Visual spatial reasoning items:
::::::::::

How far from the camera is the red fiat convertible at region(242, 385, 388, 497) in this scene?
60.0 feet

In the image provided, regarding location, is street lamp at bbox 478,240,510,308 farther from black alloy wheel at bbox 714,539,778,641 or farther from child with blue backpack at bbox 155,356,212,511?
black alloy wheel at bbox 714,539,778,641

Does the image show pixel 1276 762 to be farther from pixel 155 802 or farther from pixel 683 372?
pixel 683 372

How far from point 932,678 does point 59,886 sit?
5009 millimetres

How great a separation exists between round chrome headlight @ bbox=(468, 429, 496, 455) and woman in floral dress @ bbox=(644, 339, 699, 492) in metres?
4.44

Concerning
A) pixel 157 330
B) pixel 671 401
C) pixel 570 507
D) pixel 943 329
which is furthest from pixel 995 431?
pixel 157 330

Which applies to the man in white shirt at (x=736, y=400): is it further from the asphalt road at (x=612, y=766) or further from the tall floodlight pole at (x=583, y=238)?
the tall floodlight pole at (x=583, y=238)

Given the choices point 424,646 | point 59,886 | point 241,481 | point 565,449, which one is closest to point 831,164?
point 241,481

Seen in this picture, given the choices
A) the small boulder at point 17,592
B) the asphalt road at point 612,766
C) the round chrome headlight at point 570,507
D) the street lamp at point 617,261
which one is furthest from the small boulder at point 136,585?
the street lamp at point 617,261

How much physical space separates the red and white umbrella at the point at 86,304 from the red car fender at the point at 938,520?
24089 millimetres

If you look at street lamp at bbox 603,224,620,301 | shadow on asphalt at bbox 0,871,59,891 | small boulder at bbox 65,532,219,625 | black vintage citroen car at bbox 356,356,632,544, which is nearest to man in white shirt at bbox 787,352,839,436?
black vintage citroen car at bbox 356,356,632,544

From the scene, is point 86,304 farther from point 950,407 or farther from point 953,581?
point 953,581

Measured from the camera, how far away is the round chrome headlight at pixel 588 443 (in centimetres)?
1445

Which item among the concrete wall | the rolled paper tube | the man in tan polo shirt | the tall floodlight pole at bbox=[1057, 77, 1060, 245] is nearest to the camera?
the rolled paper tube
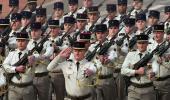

::::::::::

Task to complete: Rewrite every line of the records above as a numbered list, skipping the blank lines and leaving out the pictures.

Result:
1. How far from the camera is the red fiat convertible at region(242, 385, 388, 497) in this scene?
2. 60.0 feet
3. In the image provided, regarding location, is street lamp at bbox 478,240,510,308 farther from black alloy wheel at bbox 714,539,778,641 or farther from child with blue backpack at bbox 155,356,212,511?
4. black alloy wheel at bbox 714,539,778,641
5. Does the image show pixel 1276 762 to be farther from pixel 155 802 or farther from pixel 683 372?
6. pixel 683 372
7. How far from point 932,678 does point 59,886 sit?
8. 5009 millimetres
9. How great a separation exists between round chrome headlight @ bbox=(468, 429, 496, 455) and woman in floral dress @ bbox=(644, 339, 699, 492) in metres?
10. 4.44
11. Concerning
12. A) pixel 157 330
13. B) pixel 671 401
14. C) pixel 570 507
15. D) pixel 943 329
16. which is furthest from pixel 995 431?
17. pixel 157 330
18. Which applies to the man in white shirt at (x=736, y=400): is it further from the asphalt road at (x=612, y=766) or further from the tall floodlight pole at (x=583, y=238)?
19. the tall floodlight pole at (x=583, y=238)
20. Given the choices point 424,646 | point 59,886 | point 241,481 | point 565,449, which one is closest to point 831,164?
21. point 241,481
22. Seen in this picture, given the choices
23. A) the small boulder at point 17,592
24. B) the asphalt road at point 612,766
25. C) the round chrome headlight at point 570,507
26. D) the street lamp at point 617,261
27. which one is furthest from the small boulder at point 136,585?
28. the street lamp at point 617,261
29. How much physical space separates the red and white umbrella at the point at 86,304 from the red car fender at the point at 938,520?
30. 24089 millimetres
31. If you look at street lamp at bbox 603,224,620,301 | shadow on asphalt at bbox 0,871,59,891 | small boulder at bbox 65,532,219,625 | black vintage citroen car at bbox 356,356,632,544, which is nearest to man in white shirt at bbox 787,352,839,436?
32. black vintage citroen car at bbox 356,356,632,544
33. From the scene, is point 86,304 farther from point 950,407 or farther from point 953,581?
34. point 953,581
35. Measured from the camera, how far away is the round chrome headlight at pixel 588 443 (in centimetres)?
36. 1445
37. Which item among the concrete wall | the rolled paper tube | the man in tan polo shirt | the tall floodlight pole at bbox=[1057, 77, 1060, 245] is nearest to the camera?
38. the rolled paper tube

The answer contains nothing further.